Défis des Réseaux Énergétiques en Amérique Latine
Cet élan positif vers l’innovation du réseau électrique encourage l’usage des énergies renouvelables, mais est freiné par un manque de régulation du marché : en effet, les distributeurs d’énergie traditionnels ne sont donc pas incités à collaborer avec les réseaux locaux d’autant plus que le contexte socio-économique et politique sur le continent n’est pas propice à une évolution linéaire de ce type d’innovation. Nous observons toutefois une lueur d’espoir à travers le prisme des investissements chinois dans des entreprises sud-américaines, encourageant le développement de smart grids.

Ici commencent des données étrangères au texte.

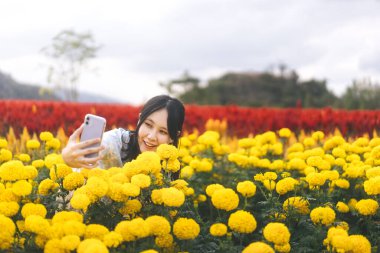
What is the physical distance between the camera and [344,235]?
200 centimetres

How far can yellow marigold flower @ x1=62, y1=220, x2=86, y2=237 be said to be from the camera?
1724mm

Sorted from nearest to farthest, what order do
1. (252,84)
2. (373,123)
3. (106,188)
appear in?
(106,188), (373,123), (252,84)

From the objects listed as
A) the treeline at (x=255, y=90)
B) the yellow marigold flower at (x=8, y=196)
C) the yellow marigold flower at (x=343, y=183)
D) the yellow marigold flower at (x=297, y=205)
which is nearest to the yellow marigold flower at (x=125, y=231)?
the yellow marigold flower at (x=8, y=196)

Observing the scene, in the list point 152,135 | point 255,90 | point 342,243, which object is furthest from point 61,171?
point 255,90

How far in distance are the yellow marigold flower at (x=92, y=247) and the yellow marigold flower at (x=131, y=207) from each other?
1.24 feet

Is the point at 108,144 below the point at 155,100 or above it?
below

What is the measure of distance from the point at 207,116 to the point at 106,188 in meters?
5.00

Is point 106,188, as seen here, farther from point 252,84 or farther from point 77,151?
point 252,84

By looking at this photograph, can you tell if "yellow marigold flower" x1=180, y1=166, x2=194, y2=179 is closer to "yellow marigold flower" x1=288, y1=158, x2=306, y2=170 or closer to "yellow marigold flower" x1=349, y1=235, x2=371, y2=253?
"yellow marigold flower" x1=288, y1=158, x2=306, y2=170

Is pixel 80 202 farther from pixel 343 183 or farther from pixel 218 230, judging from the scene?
pixel 343 183

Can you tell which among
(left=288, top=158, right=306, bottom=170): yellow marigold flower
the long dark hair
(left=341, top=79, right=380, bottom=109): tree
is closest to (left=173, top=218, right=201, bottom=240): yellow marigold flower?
the long dark hair

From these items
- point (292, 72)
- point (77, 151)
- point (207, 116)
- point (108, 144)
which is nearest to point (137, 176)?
point (77, 151)

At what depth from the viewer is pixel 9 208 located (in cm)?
196

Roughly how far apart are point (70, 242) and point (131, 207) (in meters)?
0.40
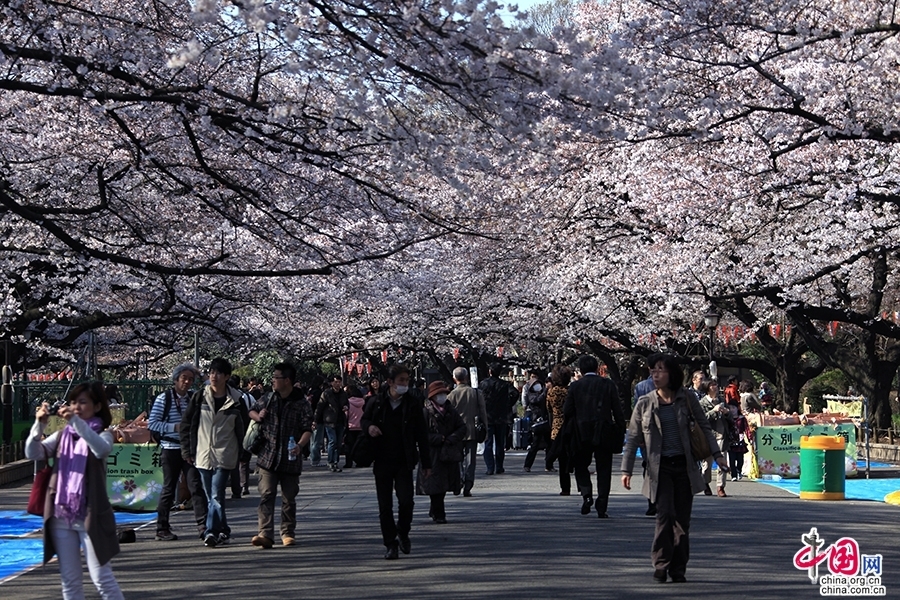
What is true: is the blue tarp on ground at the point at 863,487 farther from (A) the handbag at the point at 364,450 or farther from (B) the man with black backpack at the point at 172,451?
(B) the man with black backpack at the point at 172,451

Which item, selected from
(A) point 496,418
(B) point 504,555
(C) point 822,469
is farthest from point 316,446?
(B) point 504,555

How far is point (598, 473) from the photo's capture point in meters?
14.8

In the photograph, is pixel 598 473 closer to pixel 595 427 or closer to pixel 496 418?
pixel 595 427

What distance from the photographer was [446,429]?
48.9 ft

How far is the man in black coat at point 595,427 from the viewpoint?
14.6 m

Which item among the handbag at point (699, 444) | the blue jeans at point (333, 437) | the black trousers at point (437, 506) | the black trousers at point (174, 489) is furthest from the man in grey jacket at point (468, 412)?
the blue jeans at point (333, 437)

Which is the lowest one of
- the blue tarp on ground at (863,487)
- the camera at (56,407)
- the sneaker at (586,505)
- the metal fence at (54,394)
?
the blue tarp on ground at (863,487)

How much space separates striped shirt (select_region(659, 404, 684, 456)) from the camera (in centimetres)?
987

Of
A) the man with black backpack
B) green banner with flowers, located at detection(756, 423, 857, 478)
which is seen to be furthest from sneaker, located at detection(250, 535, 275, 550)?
green banner with flowers, located at detection(756, 423, 857, 478)

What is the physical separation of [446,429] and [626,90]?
202 inches

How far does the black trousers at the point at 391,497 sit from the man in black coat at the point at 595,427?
138 inches

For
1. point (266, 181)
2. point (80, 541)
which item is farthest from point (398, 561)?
point (266, 181)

Couplé aux efforts des Etats et des entreprises privées déjà en place, le développement de smart grids pourrait ouvrir la porte vers un futur aux allures de paradis vert. Cela aurait pour conséquence d’affirmer le statut de fer-de-lance de l’Amérique Latine dans le projet de fiabilisation des moyens de production décentralisés, répondant aux enjeux de transition énergétique.
Quand la transition énergétique traduit un futur prometteur
L’industrie de l’énergie entre en pleine mutation depuis plusieurs années dans un monde où la lutte des classes s’est couplée à un défi pour la survie de l’humanité. La décentralisation de la production d’énergie apporte des premières réponses prometteuses bien qu’encore insuffisantes, à l’image de la transition énergétique laborieuse de l’Allemagne et des velléités sud-américaines nuancées par un manque d’influence et de rigueur politique.
Certaines innovations, encore aujourd’hui sous état embryonnaire, nous permettent d’entrevoir toutefois un futur optimiste : c’est le cas de la chaleur fatale qui consiste à récupérer la chaleur émise lors d’un processus dont le but initial n’est pas la production d’énergie. Cette solution permettra alors d’augmenter le rendement des réseaux intelligents en couplant l’énergie électrique et thermique sous forme de circuit de recyclage, rendant possible la valorisation locale d’une ressource qui serait autrement perdue et répondant par conséquent à notre double enjeu initial.